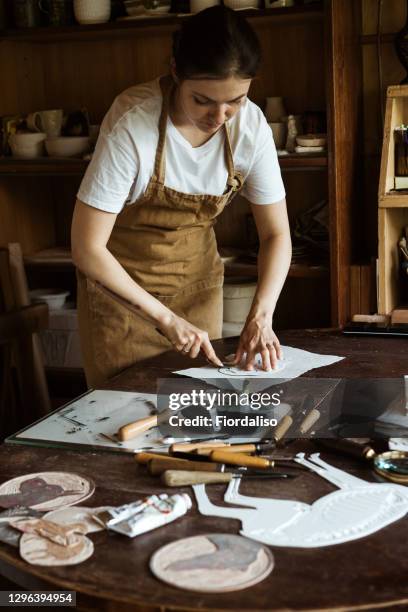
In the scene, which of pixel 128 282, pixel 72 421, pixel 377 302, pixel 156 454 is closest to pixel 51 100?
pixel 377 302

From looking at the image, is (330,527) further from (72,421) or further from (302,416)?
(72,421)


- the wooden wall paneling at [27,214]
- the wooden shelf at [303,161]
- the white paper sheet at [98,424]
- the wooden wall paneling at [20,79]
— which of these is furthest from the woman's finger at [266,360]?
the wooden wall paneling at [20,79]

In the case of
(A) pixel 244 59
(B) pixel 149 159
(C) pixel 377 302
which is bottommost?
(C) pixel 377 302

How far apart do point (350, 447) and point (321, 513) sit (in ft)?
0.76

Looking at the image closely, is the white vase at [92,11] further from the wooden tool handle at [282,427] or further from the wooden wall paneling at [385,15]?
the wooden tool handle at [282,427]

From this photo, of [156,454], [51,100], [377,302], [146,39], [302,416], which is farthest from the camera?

****************

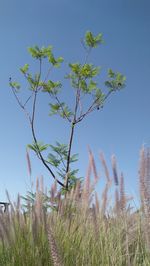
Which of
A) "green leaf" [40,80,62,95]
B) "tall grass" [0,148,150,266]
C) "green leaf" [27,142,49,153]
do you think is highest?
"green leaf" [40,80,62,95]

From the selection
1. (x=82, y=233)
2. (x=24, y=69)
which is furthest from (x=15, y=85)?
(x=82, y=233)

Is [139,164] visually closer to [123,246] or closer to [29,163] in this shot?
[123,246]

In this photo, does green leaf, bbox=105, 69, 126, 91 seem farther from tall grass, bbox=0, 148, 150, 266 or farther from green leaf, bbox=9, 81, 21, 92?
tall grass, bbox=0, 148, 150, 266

****************

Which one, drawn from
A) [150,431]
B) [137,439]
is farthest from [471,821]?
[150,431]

****************

Приведите каждую строку из пунктов выше, где встречается слово «handle».

Ответ на задание:
Looking at the image closely, is the white vase at [92,11] further from the wooden tool handle at [282,427] or further from the wooden wall paneling at [385,15]?
the wooden tool handle at [282,427]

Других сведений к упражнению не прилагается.